The Ultimate Why Bats Hang Upside Down Quiz
Have you ever tried hanging upside down for a while? After a few minutes all the blood has rushed to your head and you need to flip yourself upright before you pass out. However, bats sleep comfortably upside down. Take this quiz and learn more about how bats do this without going batty.start quiz
Question 1 of 15
At what time of day do bats hunt for prey?
... Bats do their hunting at night. During the day they sleep.
Question 2 of 15
What sort of foods do bats eat?
... Bats eat insects, small animals and fruits, though different bats have different diets.
Question 3 of 15
Where do bats like to sleep?
... Bats find secluded areas, such as a cave, the underside of a bridge or the inside of a hollowed-out tree to sleep in.
Question 4 of 15
Which animals are bats related to?
... Bats originated from the prosimian group and are related to lemurs.
Question 5 of 15
The prosimians were native to which country?
... Prosimians were native to Madagascar millions of years ago.
Question 6 of 15
How did bats develop wings?
... Bats used to leap through the air from branch to branch, like lemurs. Some bats had a mutation where they developed extra skin extending between their arms and their body, helping them to leap through the air. This mutation favored greater mobility and thus survival, leading to the evolution of fully functional wings.
Question 7 of 15
Why did bats develop wings?
... Bats moved up into the trees in order to eat fruit. They developed wings in order to do this.
Question 8 of 15
What happened to bats once they developed wings?

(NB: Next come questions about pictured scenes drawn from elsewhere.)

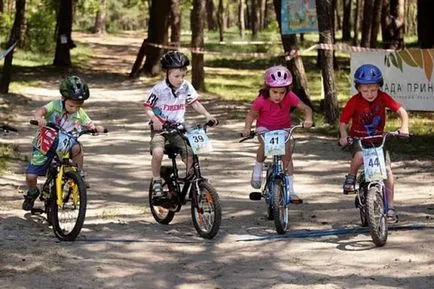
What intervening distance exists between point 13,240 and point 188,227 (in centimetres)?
187

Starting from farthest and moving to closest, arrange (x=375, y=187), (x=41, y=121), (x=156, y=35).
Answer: (x=156, y=35) < (x=41, y=121) < (x=375, y=187)

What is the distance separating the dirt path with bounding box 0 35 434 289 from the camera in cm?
659

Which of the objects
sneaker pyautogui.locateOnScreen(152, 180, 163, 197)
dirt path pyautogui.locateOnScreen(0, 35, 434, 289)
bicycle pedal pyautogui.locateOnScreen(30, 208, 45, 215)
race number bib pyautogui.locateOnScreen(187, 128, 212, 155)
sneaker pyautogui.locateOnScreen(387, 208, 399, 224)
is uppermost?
race number bib pyautogui.locateOnScreen(187, 128, 212, 155)

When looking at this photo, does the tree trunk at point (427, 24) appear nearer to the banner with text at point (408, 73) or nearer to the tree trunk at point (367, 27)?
the tree trunk at point (367, 27)

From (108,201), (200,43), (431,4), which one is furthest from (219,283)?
(431,4)

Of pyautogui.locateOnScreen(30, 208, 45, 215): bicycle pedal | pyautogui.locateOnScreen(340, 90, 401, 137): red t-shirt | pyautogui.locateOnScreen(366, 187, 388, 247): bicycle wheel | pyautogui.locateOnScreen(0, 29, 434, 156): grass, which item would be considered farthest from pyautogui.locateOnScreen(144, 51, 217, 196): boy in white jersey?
pyautogui.locateOnScreen(0, 29, 434, 156): grass

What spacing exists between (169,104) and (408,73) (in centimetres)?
918

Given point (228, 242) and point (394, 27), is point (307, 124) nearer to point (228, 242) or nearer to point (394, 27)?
point (228, 242)

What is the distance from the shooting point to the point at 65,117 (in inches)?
331

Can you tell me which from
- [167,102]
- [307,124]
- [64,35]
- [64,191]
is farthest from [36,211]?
[64,35]

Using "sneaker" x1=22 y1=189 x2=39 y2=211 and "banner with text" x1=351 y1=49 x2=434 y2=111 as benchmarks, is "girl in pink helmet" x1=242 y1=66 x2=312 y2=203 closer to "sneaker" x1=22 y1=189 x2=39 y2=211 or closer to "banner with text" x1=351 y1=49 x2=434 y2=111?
"sneaker" x1=22 y1=189 x2=39 y2=211

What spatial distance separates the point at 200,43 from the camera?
2331 centimetres

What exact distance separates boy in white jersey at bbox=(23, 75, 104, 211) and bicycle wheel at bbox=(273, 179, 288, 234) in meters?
1.83

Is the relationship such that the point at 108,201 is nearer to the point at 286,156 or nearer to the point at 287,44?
the point at 286,156
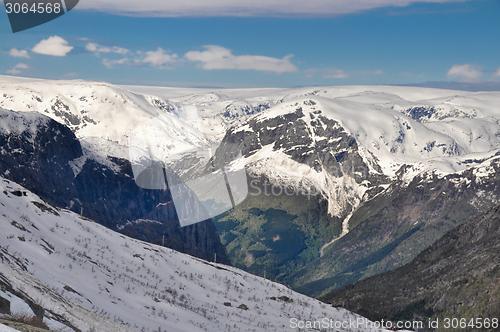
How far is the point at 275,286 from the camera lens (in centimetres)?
5131

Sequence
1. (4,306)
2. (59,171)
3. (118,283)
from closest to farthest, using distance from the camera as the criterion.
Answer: (4,306), (118,283), (59,171)

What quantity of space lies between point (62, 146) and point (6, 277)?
174m

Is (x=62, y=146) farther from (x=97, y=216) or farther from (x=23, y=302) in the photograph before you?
(x=23, y=302)

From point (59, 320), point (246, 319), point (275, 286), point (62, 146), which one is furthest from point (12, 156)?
point (59, 320)

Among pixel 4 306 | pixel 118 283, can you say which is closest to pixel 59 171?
pixel 118 283

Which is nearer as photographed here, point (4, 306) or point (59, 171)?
point (4, 306)

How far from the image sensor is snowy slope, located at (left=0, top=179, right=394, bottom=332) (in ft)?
77.9

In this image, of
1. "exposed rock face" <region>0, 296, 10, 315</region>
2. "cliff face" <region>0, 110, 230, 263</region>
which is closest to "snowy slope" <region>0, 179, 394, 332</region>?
"exposed rock face" <region>0, 296, 10, 315</region>

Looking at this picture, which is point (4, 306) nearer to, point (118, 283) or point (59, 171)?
point (118, 283)

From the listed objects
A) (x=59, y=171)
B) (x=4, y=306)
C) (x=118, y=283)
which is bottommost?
(x=59, y=171)

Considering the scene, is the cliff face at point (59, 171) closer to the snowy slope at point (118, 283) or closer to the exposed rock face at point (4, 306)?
the snowy slope at point (118, 283)

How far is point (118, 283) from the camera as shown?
104 feet

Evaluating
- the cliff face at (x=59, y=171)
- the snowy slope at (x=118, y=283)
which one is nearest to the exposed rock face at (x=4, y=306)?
the snowy slope at (x=118, y=283)

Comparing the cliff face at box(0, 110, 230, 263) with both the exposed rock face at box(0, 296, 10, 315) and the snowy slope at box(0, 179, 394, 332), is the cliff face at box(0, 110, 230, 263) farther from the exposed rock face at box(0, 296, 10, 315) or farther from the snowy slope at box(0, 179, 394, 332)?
the exposed rock face at box(0, 296, 10, 315)
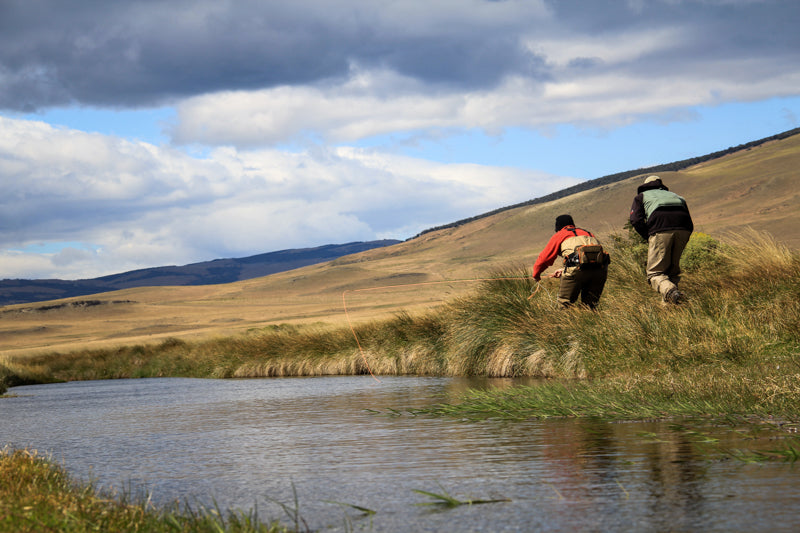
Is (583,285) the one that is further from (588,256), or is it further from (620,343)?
(620,343)

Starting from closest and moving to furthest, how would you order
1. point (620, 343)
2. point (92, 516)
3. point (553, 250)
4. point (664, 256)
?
point (92, 516) < point (620, 343) < point (664, 256) < point (553, 250)

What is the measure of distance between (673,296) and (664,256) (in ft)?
2.22

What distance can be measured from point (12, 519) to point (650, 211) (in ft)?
34.2

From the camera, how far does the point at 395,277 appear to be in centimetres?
16450

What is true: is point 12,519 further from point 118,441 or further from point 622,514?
point 118,441

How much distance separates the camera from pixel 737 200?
495ft

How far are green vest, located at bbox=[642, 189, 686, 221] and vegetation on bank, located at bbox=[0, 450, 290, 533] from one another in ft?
30.7

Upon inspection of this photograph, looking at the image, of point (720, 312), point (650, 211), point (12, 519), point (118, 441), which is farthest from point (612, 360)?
point (12, 519)

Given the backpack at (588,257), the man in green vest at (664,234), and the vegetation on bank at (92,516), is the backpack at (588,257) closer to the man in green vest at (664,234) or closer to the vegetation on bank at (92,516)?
the man in green vest at (664,234)

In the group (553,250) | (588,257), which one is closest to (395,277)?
(553,250)

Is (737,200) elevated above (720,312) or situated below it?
above

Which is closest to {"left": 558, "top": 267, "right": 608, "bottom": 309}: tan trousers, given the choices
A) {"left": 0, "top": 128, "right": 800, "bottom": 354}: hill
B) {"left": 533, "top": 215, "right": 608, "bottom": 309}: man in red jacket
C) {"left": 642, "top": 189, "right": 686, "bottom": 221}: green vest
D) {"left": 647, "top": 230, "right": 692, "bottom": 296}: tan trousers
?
{"left": 533, "top": 215, "right": 608, "bottom": 309}: man in red jacket

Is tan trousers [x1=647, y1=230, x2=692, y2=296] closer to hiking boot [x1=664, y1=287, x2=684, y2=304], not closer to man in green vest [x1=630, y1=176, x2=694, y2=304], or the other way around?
man in green vest [x1=630, y1=176, x2=694, y2=304]

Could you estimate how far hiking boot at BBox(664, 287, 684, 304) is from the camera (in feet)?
39.3
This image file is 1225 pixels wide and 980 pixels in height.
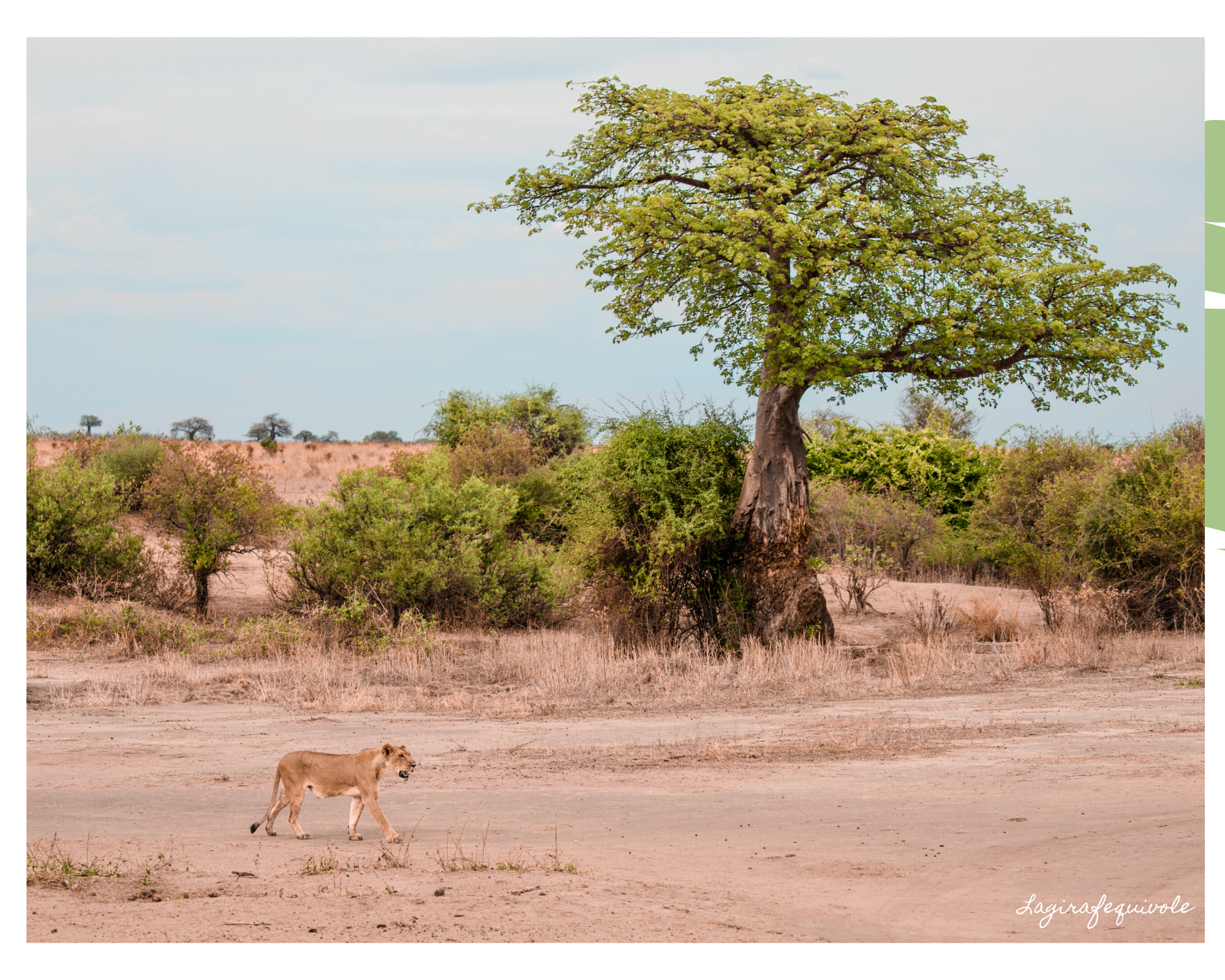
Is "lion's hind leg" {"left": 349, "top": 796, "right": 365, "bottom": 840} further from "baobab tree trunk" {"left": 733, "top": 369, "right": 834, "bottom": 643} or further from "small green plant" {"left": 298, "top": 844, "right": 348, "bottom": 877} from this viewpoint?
"baobab tree trunk" {"left": 733, "top": 369, "right": 834, "bottom": 643}

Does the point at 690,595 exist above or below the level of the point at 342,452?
below

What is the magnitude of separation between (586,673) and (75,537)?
33.4 ft

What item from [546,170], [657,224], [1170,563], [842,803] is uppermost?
[546,170]

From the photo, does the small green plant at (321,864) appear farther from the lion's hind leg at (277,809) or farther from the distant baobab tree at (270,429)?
the distant baobab tree at (270,429)

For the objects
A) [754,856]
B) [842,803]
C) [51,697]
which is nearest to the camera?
[754,856]

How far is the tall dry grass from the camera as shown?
41.9ft

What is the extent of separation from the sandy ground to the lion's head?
20.6 inches

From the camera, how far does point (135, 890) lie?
5.85 m

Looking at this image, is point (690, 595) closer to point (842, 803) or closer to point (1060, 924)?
point (842, 803)

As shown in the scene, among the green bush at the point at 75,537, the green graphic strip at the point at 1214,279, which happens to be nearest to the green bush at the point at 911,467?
the green bush at the point at 75,537

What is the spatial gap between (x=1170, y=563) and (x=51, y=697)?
1519 cm

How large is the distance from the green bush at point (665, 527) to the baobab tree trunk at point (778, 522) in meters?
0.35

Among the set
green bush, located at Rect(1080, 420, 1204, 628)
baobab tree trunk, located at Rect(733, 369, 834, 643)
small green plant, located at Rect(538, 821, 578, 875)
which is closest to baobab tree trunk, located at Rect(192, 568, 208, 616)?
baobab tree trunk, located at Rect(733, 369, 834, 643)

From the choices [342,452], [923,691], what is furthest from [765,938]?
[342,452]
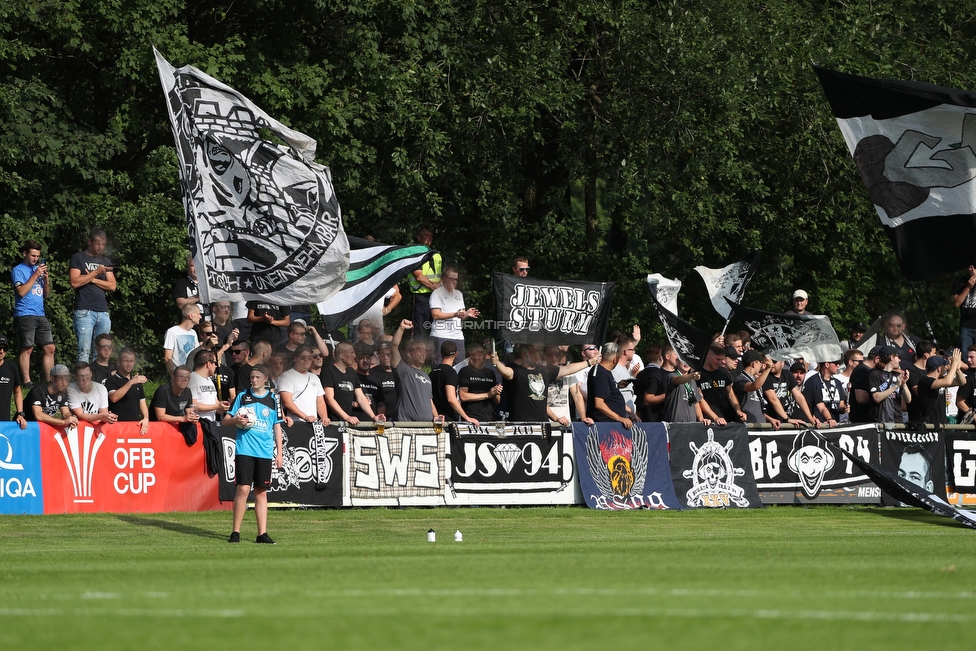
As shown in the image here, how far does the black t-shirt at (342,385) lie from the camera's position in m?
19.2

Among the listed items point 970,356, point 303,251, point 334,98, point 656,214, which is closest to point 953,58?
→ point 656,214

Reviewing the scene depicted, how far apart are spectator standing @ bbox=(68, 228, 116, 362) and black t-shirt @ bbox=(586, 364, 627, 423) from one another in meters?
7.27

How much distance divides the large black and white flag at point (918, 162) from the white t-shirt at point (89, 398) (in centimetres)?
996

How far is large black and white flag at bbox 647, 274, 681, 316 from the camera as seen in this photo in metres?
22.7

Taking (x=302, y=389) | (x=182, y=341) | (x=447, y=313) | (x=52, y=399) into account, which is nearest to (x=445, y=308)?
(x=447, y=313)

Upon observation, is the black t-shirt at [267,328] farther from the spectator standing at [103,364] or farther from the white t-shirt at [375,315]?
the spectator standing at [103,364]

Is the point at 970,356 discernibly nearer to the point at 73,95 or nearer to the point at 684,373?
the point at 684,373

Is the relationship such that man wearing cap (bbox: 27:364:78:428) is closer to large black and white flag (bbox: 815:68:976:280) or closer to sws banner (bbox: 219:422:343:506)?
sws banner (bbox: 219:422:343:506)

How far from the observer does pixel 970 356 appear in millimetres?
21984

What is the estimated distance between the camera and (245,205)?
1616 centimetres

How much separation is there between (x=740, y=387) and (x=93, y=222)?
43.1 ft

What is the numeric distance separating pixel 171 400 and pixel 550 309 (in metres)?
6.17

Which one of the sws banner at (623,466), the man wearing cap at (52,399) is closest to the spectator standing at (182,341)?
the man wearing cap at (52,399)

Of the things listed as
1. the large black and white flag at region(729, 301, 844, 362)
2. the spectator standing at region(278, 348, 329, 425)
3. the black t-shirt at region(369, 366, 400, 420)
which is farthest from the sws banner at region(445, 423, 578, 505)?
the large black and white flag at region(729, 301, 844, 362)
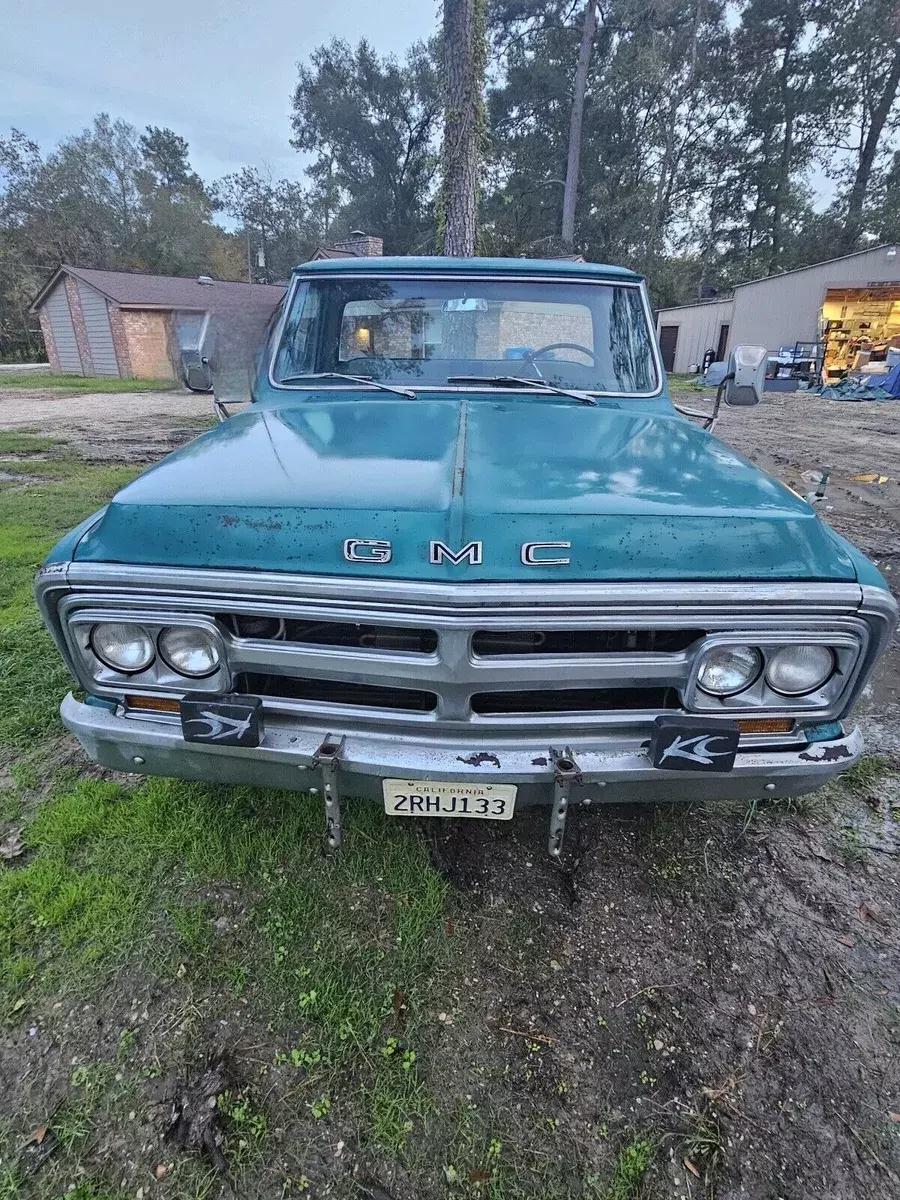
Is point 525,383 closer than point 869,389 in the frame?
Yes

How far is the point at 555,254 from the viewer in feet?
86.7

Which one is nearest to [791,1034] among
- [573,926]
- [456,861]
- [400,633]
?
[573,926]

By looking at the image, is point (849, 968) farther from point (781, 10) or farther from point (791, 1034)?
point (781, 10)

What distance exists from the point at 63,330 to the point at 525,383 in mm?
31666

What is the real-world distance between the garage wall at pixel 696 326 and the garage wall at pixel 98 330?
73.6 feet

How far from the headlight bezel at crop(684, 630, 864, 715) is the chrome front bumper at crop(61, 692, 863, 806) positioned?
148 millimetres

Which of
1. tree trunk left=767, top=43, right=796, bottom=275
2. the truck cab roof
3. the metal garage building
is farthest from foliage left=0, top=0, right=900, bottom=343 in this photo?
the truck cab roof

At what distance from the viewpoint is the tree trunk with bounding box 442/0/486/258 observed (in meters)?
9.20

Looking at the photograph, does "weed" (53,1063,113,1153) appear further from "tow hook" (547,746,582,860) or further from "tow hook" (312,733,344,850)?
"tow hook" (547,746,582,860)

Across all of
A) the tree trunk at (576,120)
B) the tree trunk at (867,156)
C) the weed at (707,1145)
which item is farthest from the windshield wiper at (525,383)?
the tree trunk at (867,156)

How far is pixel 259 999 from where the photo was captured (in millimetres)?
1938

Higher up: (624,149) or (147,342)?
(624,149)

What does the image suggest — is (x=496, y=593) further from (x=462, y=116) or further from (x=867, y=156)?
(x=867, y=156)

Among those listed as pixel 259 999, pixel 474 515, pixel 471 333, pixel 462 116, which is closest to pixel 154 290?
pixel 462 116
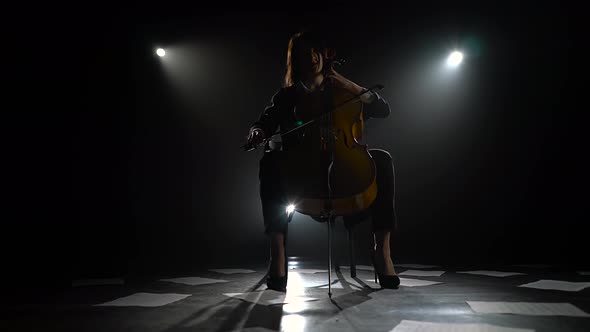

... Bats lost the ability to use their hands, since their hands had turned into wings. Instead, they had to use their thumbs and their feet.
Question 9 of 15
Why are bats unique mammals?
... Bats are the only mammals that hang upside down. Since bats could no longer use their hands after they developed wings, they instead had to use their legs to support them while roosting. They therefore developed mechanisms that allowed them to hang upside down for long periods.
Question 10 of 15
How does hanging upside down help bats?
... A bat's wings are not strong enough to launch them off the ground from a dead stop. Hanging upside down allows bats to fall into flight. Also, bats are able to roost high up where most animals cannot reach them and do not fight with them for roosting spots. This helps bats to hide from danger and roost comfortably.
Question 11 of 15
Bats have a mechanism similar to which other animal that helps to keep blood from draining in their heads while they hang upside down?
... Similar to the valves in a giraffe's neck that help to bring the blood up to its brain, a bat has a special valve in its neck that stops blood from draining in its head while it hangs upside down.
Question 12 of 15
How are tendons normally moved?
... In most creatures, in order to move a tendon the muscles connected to the tendon are contracted, pulling the tendon. For example, if you want to clench your fingers closed, you will need to contract your arm muscles which will pull on the tendons and pull your fingers closed.
Question 13 of 15
How does a bat manage to hang upside down for so long?
... The tendons of a bat's talons are connected to its upper body, rather than to muscle. When a bat hangs upside down it needs to use muscle to open its talons and grip a surface. As it relaxes, the weight of its upper body pulls down on the tendons connected to the talons, causing the talons to close and lock into the position, enabling the bat to remain upside down comfortably for long periods.
Question 14 of 15
What happens when a bat dies?
... A bat will remain hanging even after it dies, since its talons remain closed while the bat is relaxed. It will only come loose if something else jostles it off its hanging perch.
Question 15 of 15
What has happened to a bat's body as a result of spending so much time upside down?
... Bats have lost leg muscle mass since the blood moves to their arms while they are upside down. However, this has allowed them to develop strong arm muscles to aid with flying as a result of the nutrients supplied by the blood flowing to their arms.